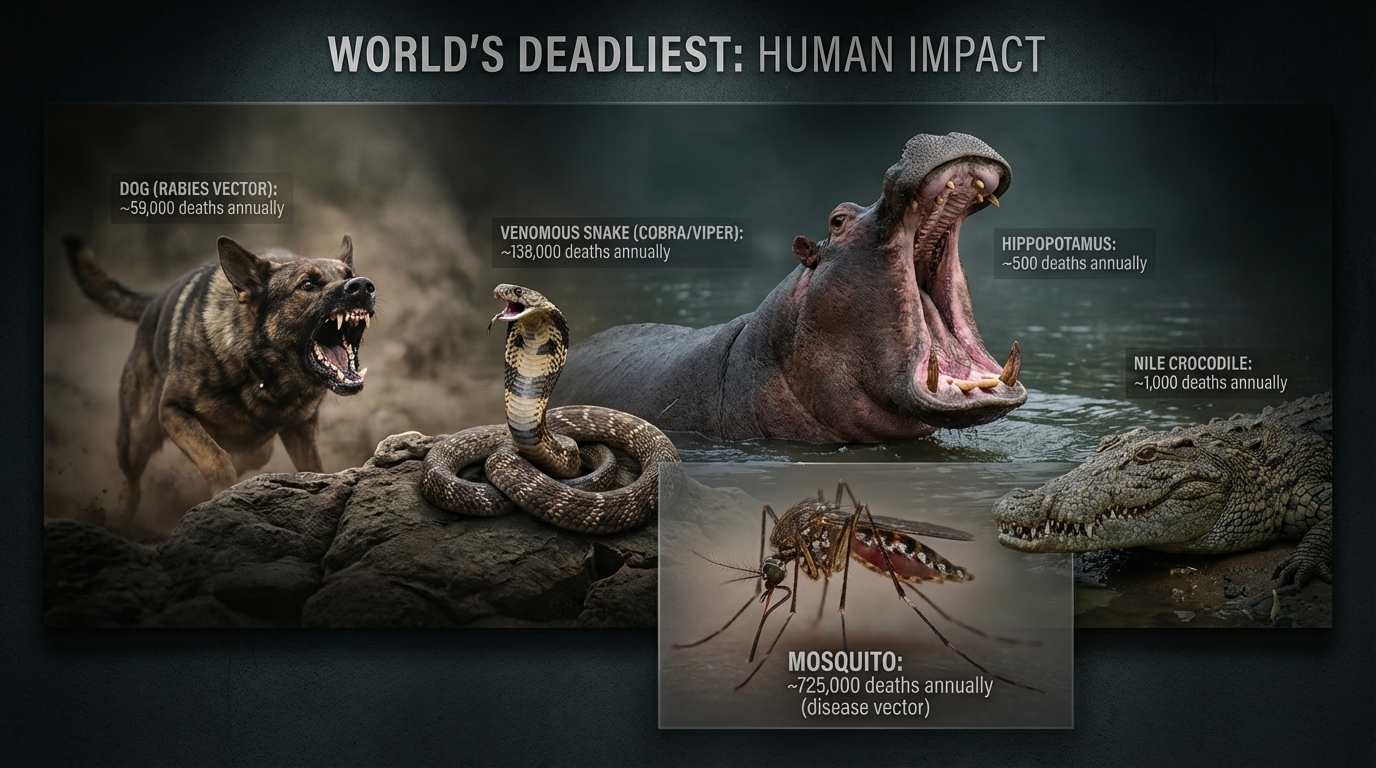 WORLD'S DEADLIEST: HUMAN IMPACT

DOG (RABIES VECTOR):
~59,000 deaths annually

VENOMOUS SNAKE (COBRA/VIPER):
~138,000 deaths annually

HIPPOPOTAMUS:
~500 deaths annually

NILE CROCODILE:
~1,000 deaths annually

MOSQUITO:
~725,000 deaths annually
(disease vector)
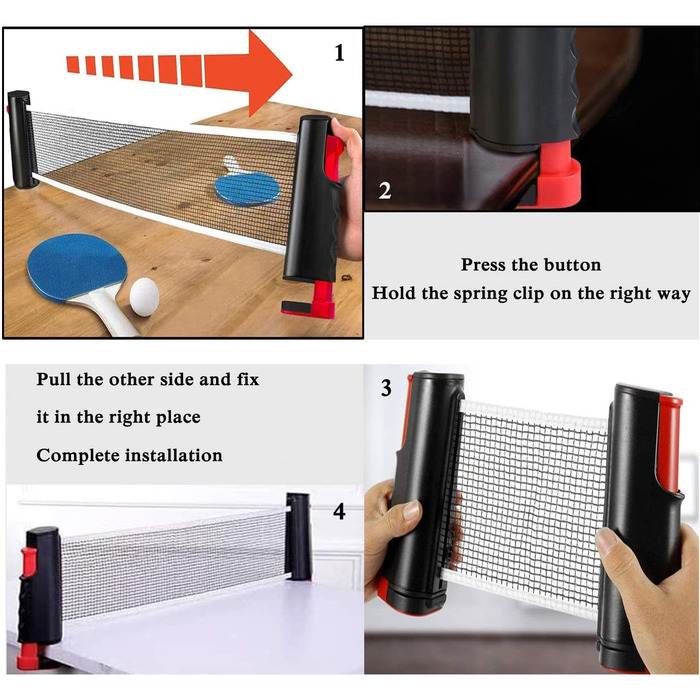 1

2

Press the button

Hold the spring clip on the right way

Pull the other side and fix

it in the right place

Complete installation

3

4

+-------+

● Work to be completed
In the records above, find the line that contains "(disease vector)" and repeat exactly that line and all lines after it to the end. Do not include pictures.

● Finished task
(disease vector)
 1

2

Press the button

Hold the spring clip on the right way

Pull the other side and fix

it in the right place

Complete installation

3

4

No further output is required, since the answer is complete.